For the second time in 16 months, logistics firm Plantgistix will open a major new resin shipping center in Baytown, Texas.
The new center will open March 1. At 337,000 square feet, it's slightly larger than a similar center that the Houston-based contract packaging firm opened in Baytown in December 2017.
The new facility is needed because of massive growth in exports of resin — primarily polyethylene — from the U.S. to other parts of the world. Exports of PE from the U.S. and Canada grew by more than 5 billion pounds in 2018, according to the American Chemistry Council.
North American PE makers need export markets to absorb new capacity that they've added to capitalize on low-priced feedstocks sourced from shale gas. That's created an opportunity for Plantgistix and other logistics firms.
"I was hesitant for us to add on capacity at first, especially since we had just opened one facility," CEO Marc Levine said in a Feb. 7 interview with Plastics News. "It seems like every time an industry expands, everyone does it and then there's too much capacity."
But Levine changed his mind after talking to DowDuPont Inc. and other PE makers who've been adding capacity.
"The [PE] producers look at it as needing certainty," he explained. "It might look like there's too much today, but they're nervous about needing export packaging."

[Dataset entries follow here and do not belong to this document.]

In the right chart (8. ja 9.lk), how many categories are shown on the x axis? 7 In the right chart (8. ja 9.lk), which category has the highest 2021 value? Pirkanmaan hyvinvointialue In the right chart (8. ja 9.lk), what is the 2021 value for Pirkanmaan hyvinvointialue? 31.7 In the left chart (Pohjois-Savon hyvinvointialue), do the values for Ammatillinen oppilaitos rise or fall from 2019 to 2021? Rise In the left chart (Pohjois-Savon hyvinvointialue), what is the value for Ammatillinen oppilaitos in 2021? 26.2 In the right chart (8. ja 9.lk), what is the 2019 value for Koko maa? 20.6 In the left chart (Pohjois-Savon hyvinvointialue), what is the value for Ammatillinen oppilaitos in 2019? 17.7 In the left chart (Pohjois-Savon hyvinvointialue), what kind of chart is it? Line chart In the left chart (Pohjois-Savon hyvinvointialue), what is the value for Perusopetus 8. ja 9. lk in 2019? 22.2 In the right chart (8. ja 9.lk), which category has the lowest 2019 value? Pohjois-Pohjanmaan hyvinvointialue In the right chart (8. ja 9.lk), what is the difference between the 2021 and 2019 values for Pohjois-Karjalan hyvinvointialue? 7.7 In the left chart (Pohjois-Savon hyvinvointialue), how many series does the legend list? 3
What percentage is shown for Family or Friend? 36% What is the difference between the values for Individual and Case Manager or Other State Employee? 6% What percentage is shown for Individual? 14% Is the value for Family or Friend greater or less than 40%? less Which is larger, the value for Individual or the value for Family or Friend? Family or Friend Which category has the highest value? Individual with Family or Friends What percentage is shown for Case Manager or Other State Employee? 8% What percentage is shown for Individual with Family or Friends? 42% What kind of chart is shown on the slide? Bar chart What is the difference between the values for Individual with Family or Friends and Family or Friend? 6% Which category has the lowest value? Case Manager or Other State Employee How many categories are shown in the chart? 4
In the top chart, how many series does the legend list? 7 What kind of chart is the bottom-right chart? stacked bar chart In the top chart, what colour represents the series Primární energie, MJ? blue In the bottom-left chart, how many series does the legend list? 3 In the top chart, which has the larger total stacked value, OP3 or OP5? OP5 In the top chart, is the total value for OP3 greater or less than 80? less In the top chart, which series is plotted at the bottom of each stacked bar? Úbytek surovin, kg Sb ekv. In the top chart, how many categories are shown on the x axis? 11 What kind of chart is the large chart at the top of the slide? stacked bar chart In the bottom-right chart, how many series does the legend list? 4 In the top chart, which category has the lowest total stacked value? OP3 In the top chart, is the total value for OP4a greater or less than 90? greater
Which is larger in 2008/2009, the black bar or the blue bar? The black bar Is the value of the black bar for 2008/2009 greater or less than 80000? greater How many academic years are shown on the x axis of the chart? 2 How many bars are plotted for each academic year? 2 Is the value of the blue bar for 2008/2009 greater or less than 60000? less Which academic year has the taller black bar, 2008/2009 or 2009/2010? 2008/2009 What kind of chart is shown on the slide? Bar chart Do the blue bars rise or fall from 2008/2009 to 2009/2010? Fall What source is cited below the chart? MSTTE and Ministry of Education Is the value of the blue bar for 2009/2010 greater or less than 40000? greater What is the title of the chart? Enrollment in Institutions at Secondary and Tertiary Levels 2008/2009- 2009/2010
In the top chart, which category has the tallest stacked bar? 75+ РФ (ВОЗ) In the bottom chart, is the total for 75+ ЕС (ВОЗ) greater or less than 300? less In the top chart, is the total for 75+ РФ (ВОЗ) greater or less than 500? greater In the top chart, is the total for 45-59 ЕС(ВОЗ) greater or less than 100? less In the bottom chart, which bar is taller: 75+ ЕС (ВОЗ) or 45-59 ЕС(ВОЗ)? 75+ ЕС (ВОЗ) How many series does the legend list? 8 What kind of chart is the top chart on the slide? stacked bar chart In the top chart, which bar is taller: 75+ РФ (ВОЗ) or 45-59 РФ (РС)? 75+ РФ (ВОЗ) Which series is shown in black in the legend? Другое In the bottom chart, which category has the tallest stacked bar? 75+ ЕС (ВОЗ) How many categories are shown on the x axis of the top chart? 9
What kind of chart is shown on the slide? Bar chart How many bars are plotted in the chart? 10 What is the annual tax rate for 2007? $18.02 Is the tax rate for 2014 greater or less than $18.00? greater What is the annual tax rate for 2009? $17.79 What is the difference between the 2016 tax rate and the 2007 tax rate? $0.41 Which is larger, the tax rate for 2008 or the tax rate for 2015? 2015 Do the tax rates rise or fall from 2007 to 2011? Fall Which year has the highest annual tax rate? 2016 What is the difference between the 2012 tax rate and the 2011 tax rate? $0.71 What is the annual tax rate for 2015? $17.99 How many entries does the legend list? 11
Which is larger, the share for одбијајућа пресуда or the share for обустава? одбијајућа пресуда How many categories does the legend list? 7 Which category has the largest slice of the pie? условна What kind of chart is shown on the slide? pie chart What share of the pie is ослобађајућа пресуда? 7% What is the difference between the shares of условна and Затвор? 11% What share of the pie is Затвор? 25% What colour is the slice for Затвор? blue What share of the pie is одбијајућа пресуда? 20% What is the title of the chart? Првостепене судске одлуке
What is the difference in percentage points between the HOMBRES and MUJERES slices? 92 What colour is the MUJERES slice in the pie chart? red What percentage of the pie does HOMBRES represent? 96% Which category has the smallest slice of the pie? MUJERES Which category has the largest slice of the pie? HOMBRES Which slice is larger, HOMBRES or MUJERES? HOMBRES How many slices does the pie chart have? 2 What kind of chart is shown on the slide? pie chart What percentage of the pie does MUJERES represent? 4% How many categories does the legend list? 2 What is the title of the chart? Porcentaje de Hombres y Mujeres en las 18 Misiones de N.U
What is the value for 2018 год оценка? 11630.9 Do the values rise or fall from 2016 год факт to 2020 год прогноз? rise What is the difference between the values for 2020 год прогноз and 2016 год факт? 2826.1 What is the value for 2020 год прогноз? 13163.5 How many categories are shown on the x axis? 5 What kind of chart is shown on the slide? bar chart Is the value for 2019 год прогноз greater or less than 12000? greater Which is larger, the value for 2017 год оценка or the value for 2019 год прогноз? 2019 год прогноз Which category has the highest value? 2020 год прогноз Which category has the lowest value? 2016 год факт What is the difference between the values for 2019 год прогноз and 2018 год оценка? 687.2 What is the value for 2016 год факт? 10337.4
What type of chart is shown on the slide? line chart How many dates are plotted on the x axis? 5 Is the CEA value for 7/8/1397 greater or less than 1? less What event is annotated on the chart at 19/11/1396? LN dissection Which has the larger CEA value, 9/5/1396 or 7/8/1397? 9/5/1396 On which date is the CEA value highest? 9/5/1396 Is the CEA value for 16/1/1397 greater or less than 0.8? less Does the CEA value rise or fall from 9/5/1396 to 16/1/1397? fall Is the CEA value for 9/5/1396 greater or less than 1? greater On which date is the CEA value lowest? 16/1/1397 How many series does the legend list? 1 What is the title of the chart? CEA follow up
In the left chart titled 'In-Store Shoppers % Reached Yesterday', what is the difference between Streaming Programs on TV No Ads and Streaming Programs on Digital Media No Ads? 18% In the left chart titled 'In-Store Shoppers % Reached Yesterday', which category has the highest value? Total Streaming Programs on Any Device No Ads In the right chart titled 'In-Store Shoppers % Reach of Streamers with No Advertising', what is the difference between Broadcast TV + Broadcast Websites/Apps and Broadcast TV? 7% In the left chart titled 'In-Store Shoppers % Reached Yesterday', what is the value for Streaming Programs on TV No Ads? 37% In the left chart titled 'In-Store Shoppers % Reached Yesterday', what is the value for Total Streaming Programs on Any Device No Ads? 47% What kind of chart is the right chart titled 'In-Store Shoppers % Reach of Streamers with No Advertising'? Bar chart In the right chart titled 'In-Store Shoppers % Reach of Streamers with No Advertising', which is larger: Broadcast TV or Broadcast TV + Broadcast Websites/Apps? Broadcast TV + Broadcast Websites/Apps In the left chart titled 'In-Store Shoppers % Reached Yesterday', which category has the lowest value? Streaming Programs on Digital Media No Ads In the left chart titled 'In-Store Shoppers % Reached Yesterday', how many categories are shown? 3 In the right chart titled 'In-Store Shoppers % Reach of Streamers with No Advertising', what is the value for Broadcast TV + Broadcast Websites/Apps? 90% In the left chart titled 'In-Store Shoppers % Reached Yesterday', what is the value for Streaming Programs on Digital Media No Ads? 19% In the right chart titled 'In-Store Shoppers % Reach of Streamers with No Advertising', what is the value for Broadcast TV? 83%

The new site is 15 minutes away from the Port of Houston — a major shipping hub — and will be equipped with two new packaging lines, boxing and 55-pound bagging, along with 84 dock doors, more than 3,000 feet of private rail spurs and daily switching services for rail cars serviced by Union Pacific Railroad and BNSF Railway.
The new facility will boost Plantgistix's inbound hopper car capacity by at least 250-300 cars per month. The plant will be the firm's third facility, bringing its total warehouse space to more than 1.3 million square feet. The new plant represents a $30 million investment for Plantgistix and will create around 20 new jobs.
Executives with PE makers DowDuPont and Westlake Chemical, both Plantgistix customers, complimented the firm for its decision to expand. DowDuPont North America outplant leader Mark Waldmann said that Plantgistix "has been a great service provider and partner to DowDuPont and the plastic industry over the past several years."
"We are very excited about Plantgistix's recent commitment to the industry and the Baytown area by expanding their supply chain capabilities and service offerings," he added.
Westlake logistics manager Chris Anderson said in the release that Plantgistix "continually anticipates the needs of the industry and expands to ensure capacity for its customers."
Plantgistix, formerly United DC, has been working with resin makers for seven decades. The firm was one of the first in the U.S. to provide contract packaging to the plastics industry. Its history dates back to the early days of the U.S. plastics industry, when brothers Harry and Louis Levine founded injection molder Commonwealth Plastics in Leominster, Mass., in the 1930s.